CHE profiles ACTA president Anne Neal

Don't miss The Chronicle of Higher Education's in-depth profile of ACTA president Anne Neal, written by Robin Wilson. Wilson reviews the debates that have swirled around ACTA since its founding, with particular focus on what ACTA's mission is, how it differs from those of other academic watchdog groups, and how Neal's work with ACTA has been received by a range of figures from the academic establishment.

An excerpt:


Her 11-year-old group, based in Washington, counts trustees and alumni as its chief constituents. But Ms. Neal has become a self-styled watchdog of the professoriate, criticizing faculty members for taking advantage of their academic freedom by offering what the council sees as ideologically tinged courses on race and gender. And while she has slammed colleges for failing to curb grade inflation and for keeping military recruiters off campus, she has called a lack of intellectual diversity the "most serious challenge for higher education today."

Still, at the council's annual meeting she brushed off the obvious question: What was a woman like her doing in a place like this?

Ms. Neal was quick to point out that ACTA is "not a protest group." Given the tug of war between professors and Mr. Summers, she said, Harvard was a natural place to meet. "There are many good things about higher education," she told the 100 or so people gathered at the Faculty Club. "But it is complacent and in need of reform."

Tempering her criticism with compliments has helped earn Ms. Neal wary recognition from some in higher education. Michael Berube, a professor of English on Pennsylvania State University's main campus and a well-known liberal commentator, calls Ms. Neal a "more serious and substantial opponent of academic freedom" than most other critics.

She has worked her way into the national debate--testifying before the Senate Finance Committee, contributing to the deliberations of the federal Commission on the Future of Higher Education, and writing about academic freedom for the journal of the Association of American Colleges and Universities.

"Anne Neal is a legitimate player," says Gordon G. Brittan Jr., a philosophy professor at Montana State University at Bozeman who invited her to the campus last March to speak during a forum on academic freedom. "There is a concern about what's going on in the classroom, and Anne is expressing what a number of parents who are increasingly shouldering college bills are worried about."

But make no mistake, says Roger W. Bowen, general secretary of the American Association of University Professors: Ms.

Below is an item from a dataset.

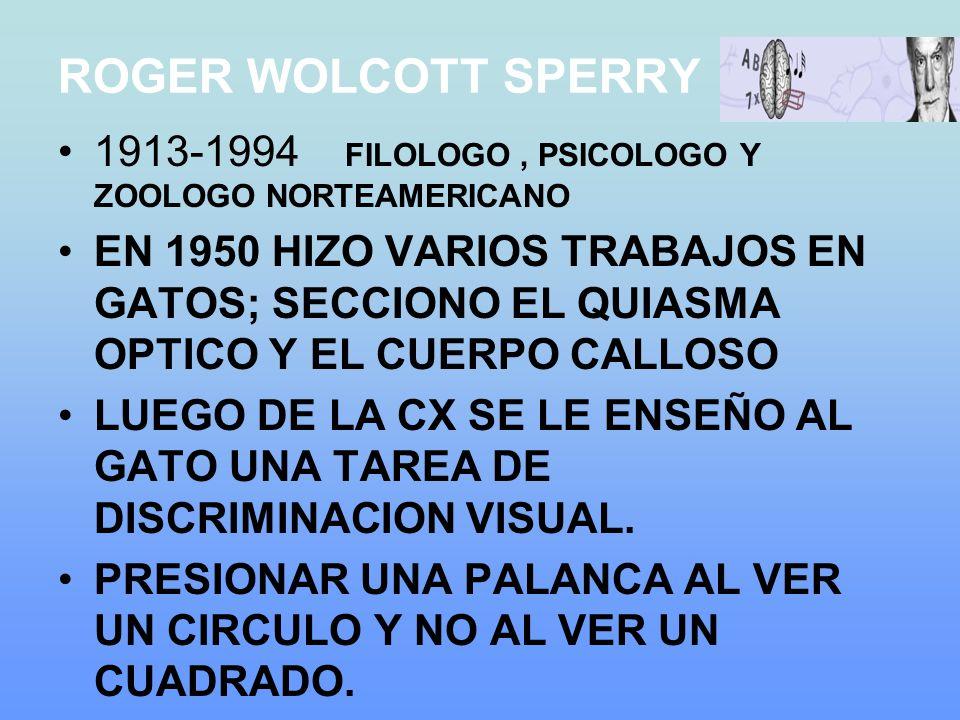 ROGER WOLCOTT SPERRY 1913-1994 FILOLOGO, PSICOLOGO Y ZOOLOGO NORTEAMERICANO EN 1950 HIZO VARIOS TRABAJOS EN GATOS; SECCIONO EL QUIASMA OPTICO Y EL CUERPO CALLOSO LUEGO DE LA CX SE LE ENSEÑO AL GATO UNA TAREA DE DISCRIMINACION VISUAL.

Neal is dangerous. "Anne is on a mission from God to remake the academy in the image of conservative values," he says. "She is part of a larger, national campaign to take over higher education and influence its agenda. If you're conservative, you say, 'We've got the White House. We've got the courts. We've got Congress. What we don't have is higher education, and if we want to control the country, that's where we have to implant ourselves.'"


Neal counters characterizations such as Bowen's handily, with a frank recognition that for critics such as Bowen, "conservative" is a dirty and ultimately dismissive word; ACTA is "bipartisan," she notes, adding that ACTA's mission is far removed from the sort of lobbying Bowen insinuates lies at its heart: "ACTA does not as a general matter look to the federal government as an answer to the problems we're addressing." Neal counters claims that a non-academic such as herself has no business getting involved in academic politics with similar frankness. "There's a traditional concept that anyone who's not in the academy should just leave well enough alone," she says. "But that kind of a response underscores the insularity of those inside the academy, which is part of the issue we're trying to address."

There's much more worth reading in this piece, which not only clarifies the work of ACTA, but also offers a rare window into who its leader is--as a professional and as a human being.

Posted by acta online at 08:14 AM | Comments (2) | TrackBack

November 04, 2006

ACTA applauds Dartmouth alumni

In a press release issued yesterday, ACTA praised the Dartmouth alumni for voting down a proposed new constitution whose parameters would have placed severe restrictions on their ability to participate usefully in Dartmouth governance:


ACADEMIC FREEDOM AND STANDARDS WIN AGAIN AT DARTMOUTH


Alumni Stand Up to Electioneering, Vote Down New Constitution


HANOVER, NH (November 3, 2006)--Dartmouth alumni have decisively rejected a proposed new constitution for alumni governance. The American Council of Trustees and Alumni, which has long supported concerned Dartmouth alumni, applauded the vote.

"This vote is another signal victory for academic freedom and standards," ACTA president Anne D. Neal said. "The new constitution would have imperiled future reform candidacies and silenced concerned alumni."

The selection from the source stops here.